Squeezing Trillions Through Congress
It’s all hands on deck to soften the blow of this novel coronavirus. Central banks, government, and the business community are all pulling in the same direction, a sight to behold.
Republicans and Democrats are debating history-making emergency economic stimulus, the effects of which will be felt for years to come. But the clock is ticking. Senators have “no choice” but to agree on a $2.5 trillion deal soon according to President Trump, but it’s stalled!
The Fed certainly isn’t waiting around. It’s swooped in with a huge care package for troubled investors, extending lines of last-resort credit to businesses on the brink and initiating unlimited ‘quantitative easing.’
The latter measure has stirred up the most conversation on Wall Street!

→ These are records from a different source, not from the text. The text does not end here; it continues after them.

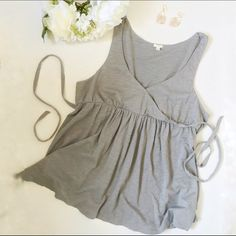 J. Crew // Wrap Front Summer Tank - gray This lightweight summer tank is the best top for those hot summer days. Pair this with some bright white jeans and cute wedges and you'll have the perfect summer daytime look. Wrap front with a safety pin hidden to make it less revealing but that can be removed to show more. Made for small busts. Tie back feature to add a fitted waist. J. Crew Tops Tank Tops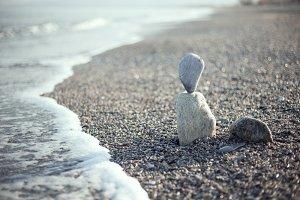 Balance pebbles on the beach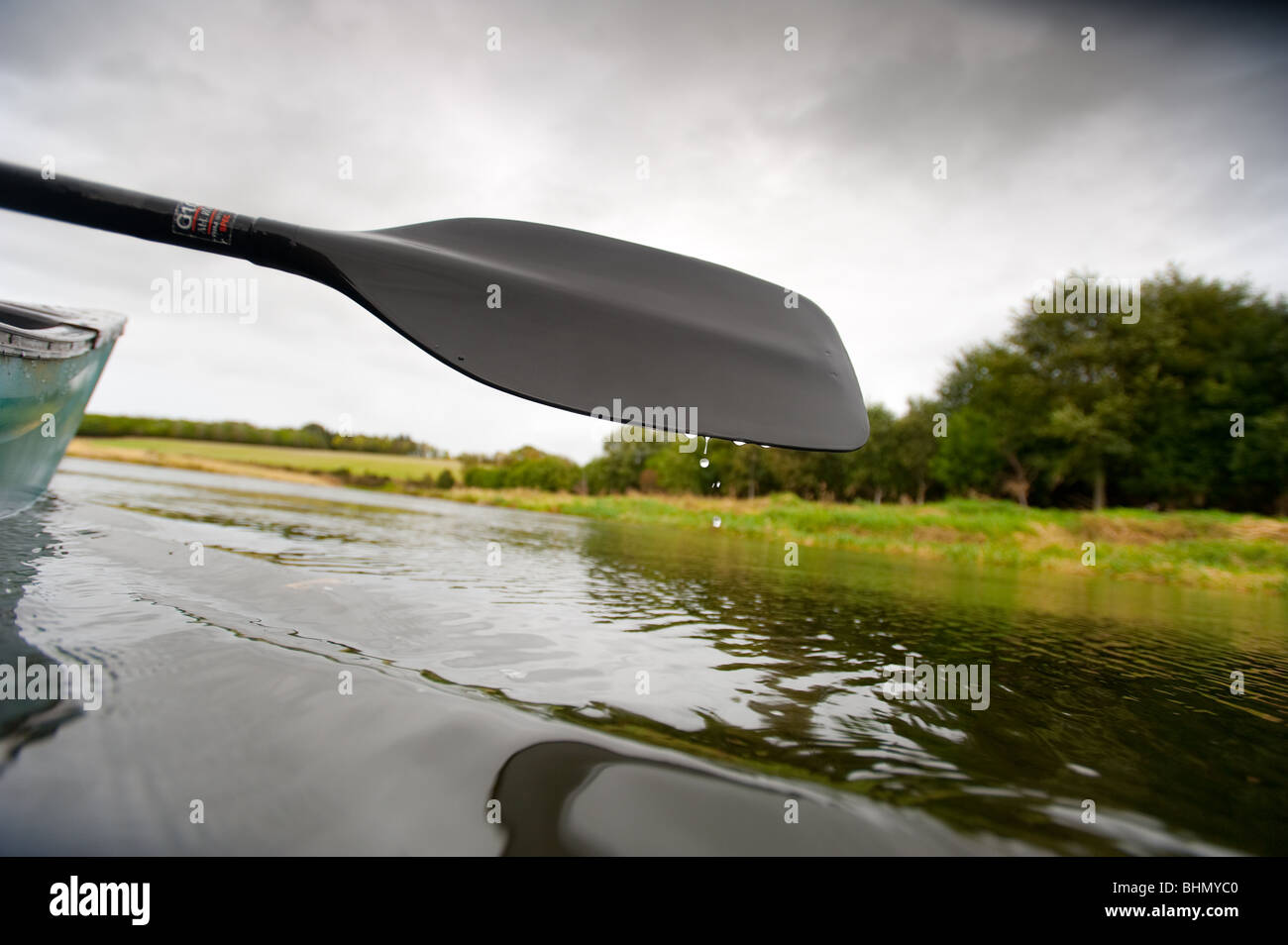 image of water droplets falling off canoe oar - Stock Image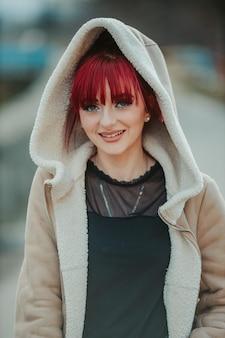 Portret uśmiechniętej rudowłosej kobiety z grzywką w ciepłym płaszczu zimowym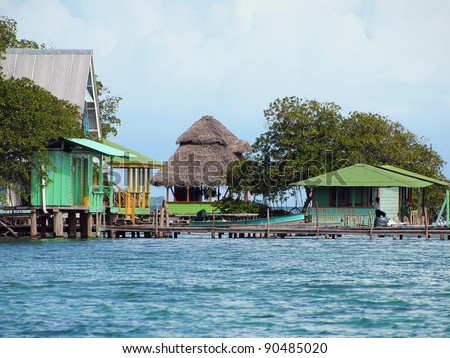 Cabin and houses over water with mangrove trees, Caribbean sea, Cayo coral, Bocas del Toro, Panama - stock photo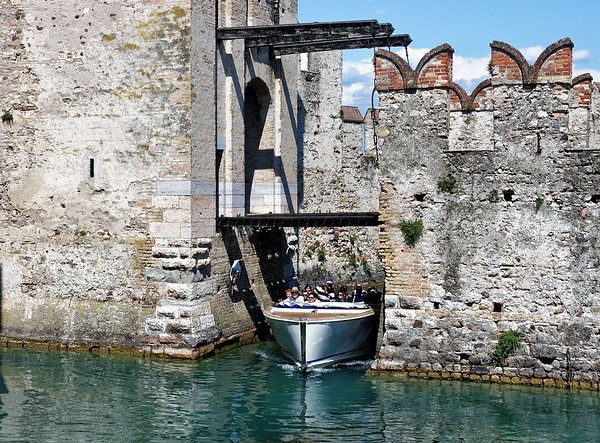Sirmione; boat coming through moat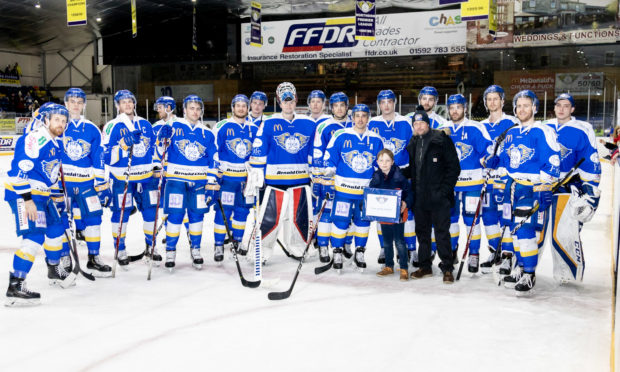 Archie and dad Walter with the Fife Flyers team.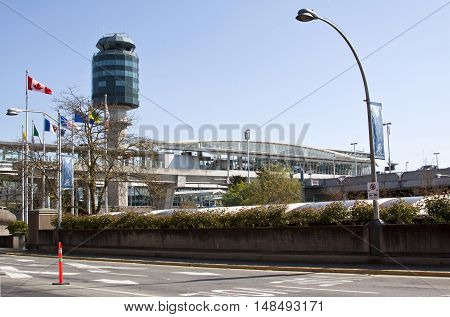 Vancouver, BC - April 20, 2015 - Exiting the Vancouver International Airport on a bight, sunny day with blue skies. Great view of the control tower and the terminal and the Canadian flag and others are blowing in the wind.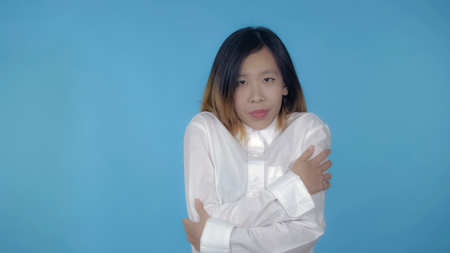 young asian woman posing freezes on blue background in studio. attractive millennial girl wearing white casual shirt looking at the camera Banco de Imagens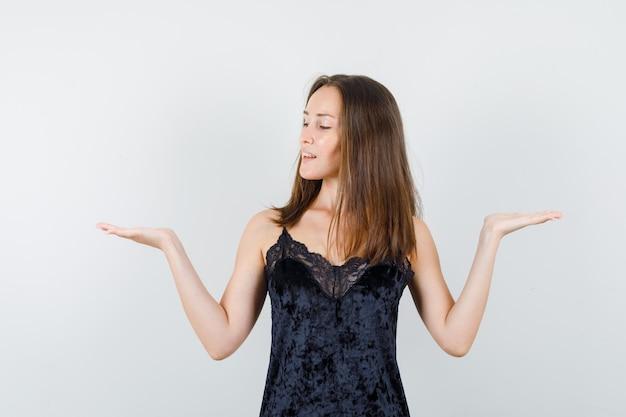 黒い一重項で体重計のジェスチャーをし、平和に見える若い女性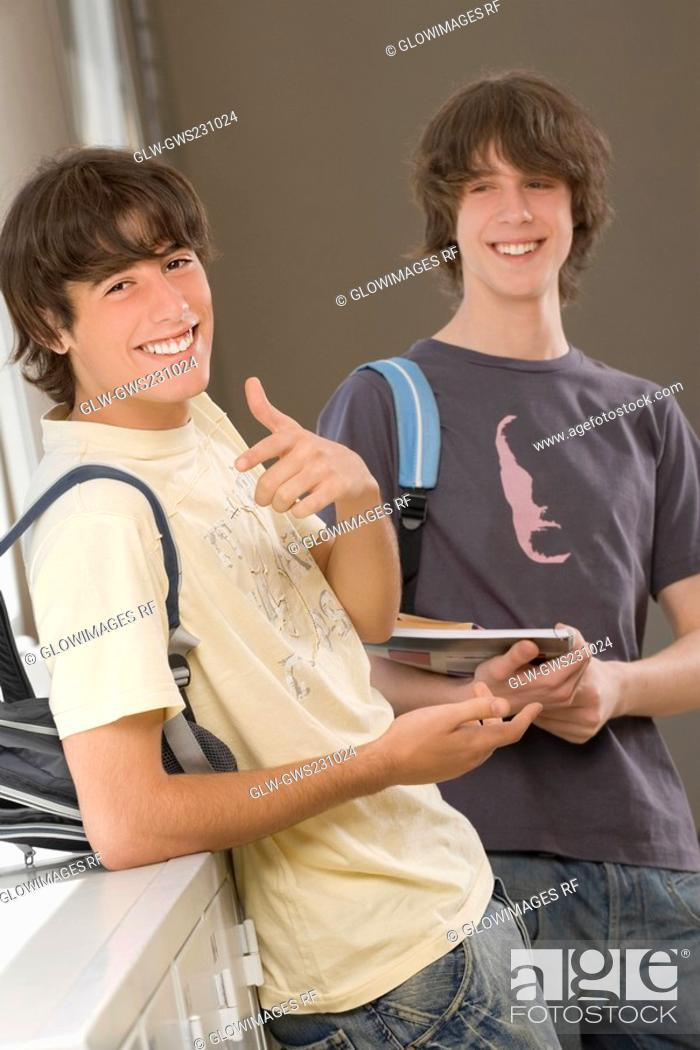 Stock Photo: Portrait of a teenage boy and a young man smiling together.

Quantitative easing means money printing, plain and simple. It makes the stock market go up, usually, because the new money goes into bond-buying. When bonds are bid higher, their yields get squashed down, and that makes stocks look better!
Investors should heed Alan Greenspan’s warning, however, former Chairman of the Federal Reserve. “We can guarantee cash benefits as far out and whatever size you like, but we cannot predict their purchasing power!”
In other words, we can print money until we run out of trees. But we don’t want to be left trading one share of Apple with a trillion-dollar note like in Zimbabwe! This is a crisis, however. Something must be done to cushion markets in free-fall. What say you?